Since 1942, a science fair project has been one of the best learning experiences students can have. Not only are they learning the scientific method, but also the invaluable 21st Century Skills of creativity, critical thinking, communications and confidence that prepare them for life in general.
Researchers have been relying on science fairs for over 75 years as a way to embed scientific thinking and engineering know-how in their students. The ‘40s proved to be science fair nirvana from the Post-War era of industrial innovation and understanding of nuclear energy to space exploration. In those days, students ordered online science kits and took apart toasters to discover STEM principles, and science project design was a 6th grade classroom requisite.
Fast forward to today, and teachers are tapped out. Next Generation Science Standards make it far more challenging for middle school teachers to spend time on mentoring their students through a project idea, development and completion.
In 2018, Orange County developed a work-around — Mentor Match. Volunteers from the Orange County Science and Engineering Fair (OCSEF) and teachers from UC Irvine CalTeach united to pair STEM education student teachers with middle & high school STEM teachers, starting with teaching the teachers. They offered educational support, resources and inspiration to teachers, especially in underserved communities.
“Our mission is to increase the diversity and overall participation in OCSEF,” said Dean Gilbert, OCSEF Outreach Committee Chair. “We have a responsibility to provide equitable experiences for underrepresented students in Orange County in order to “open doors” and remove both actual and perceived obstacles that typically prevent students of color from accessing STEM opportunities and careers.”

* _DATASET CONTENT_:

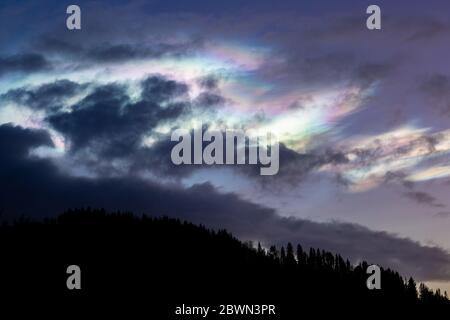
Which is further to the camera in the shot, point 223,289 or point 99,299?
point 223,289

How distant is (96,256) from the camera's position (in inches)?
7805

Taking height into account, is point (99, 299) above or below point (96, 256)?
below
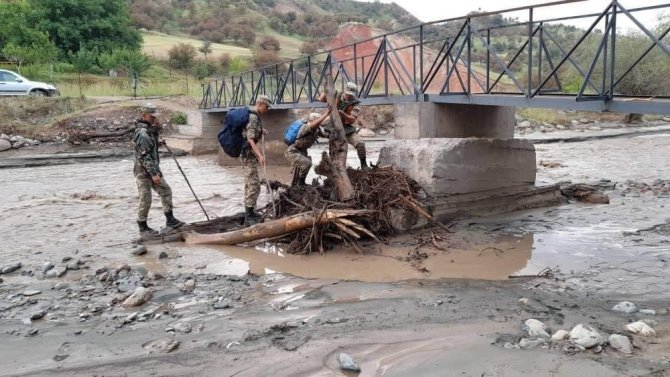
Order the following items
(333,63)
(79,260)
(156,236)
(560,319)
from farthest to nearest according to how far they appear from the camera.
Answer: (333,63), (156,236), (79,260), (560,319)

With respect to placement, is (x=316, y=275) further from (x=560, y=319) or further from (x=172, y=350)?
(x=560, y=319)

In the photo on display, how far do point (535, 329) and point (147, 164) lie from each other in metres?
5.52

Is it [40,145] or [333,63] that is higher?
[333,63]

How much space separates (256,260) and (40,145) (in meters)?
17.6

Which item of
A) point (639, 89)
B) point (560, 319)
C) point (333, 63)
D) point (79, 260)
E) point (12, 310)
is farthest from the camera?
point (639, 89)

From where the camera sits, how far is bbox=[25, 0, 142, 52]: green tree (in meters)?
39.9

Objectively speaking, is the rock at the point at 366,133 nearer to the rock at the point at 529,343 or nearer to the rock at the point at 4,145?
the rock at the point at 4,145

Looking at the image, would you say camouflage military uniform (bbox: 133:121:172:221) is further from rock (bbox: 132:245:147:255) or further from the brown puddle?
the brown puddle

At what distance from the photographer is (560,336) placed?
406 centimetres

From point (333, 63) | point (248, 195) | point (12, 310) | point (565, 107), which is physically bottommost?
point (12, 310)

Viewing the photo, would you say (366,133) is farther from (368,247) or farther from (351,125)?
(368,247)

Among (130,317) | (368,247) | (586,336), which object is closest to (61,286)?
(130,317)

==

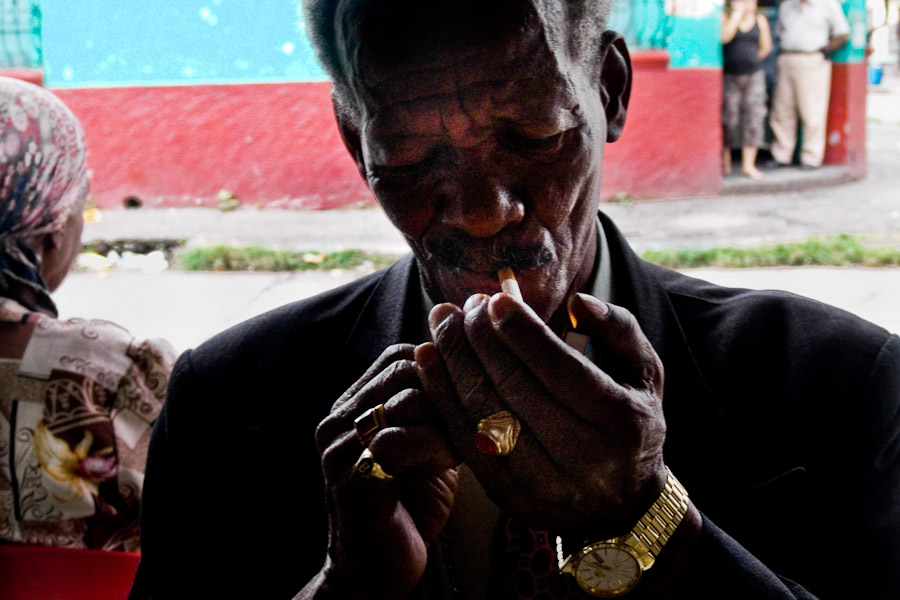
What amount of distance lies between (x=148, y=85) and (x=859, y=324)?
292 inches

* _PROBLEM STATEMENT_:
Please answer from the science fair text: what role does Dean Gilbert hold? The lines above are not needed here.

* _YOUR SOLUTION_:
He is the OCSEF Outreach Committee Chair.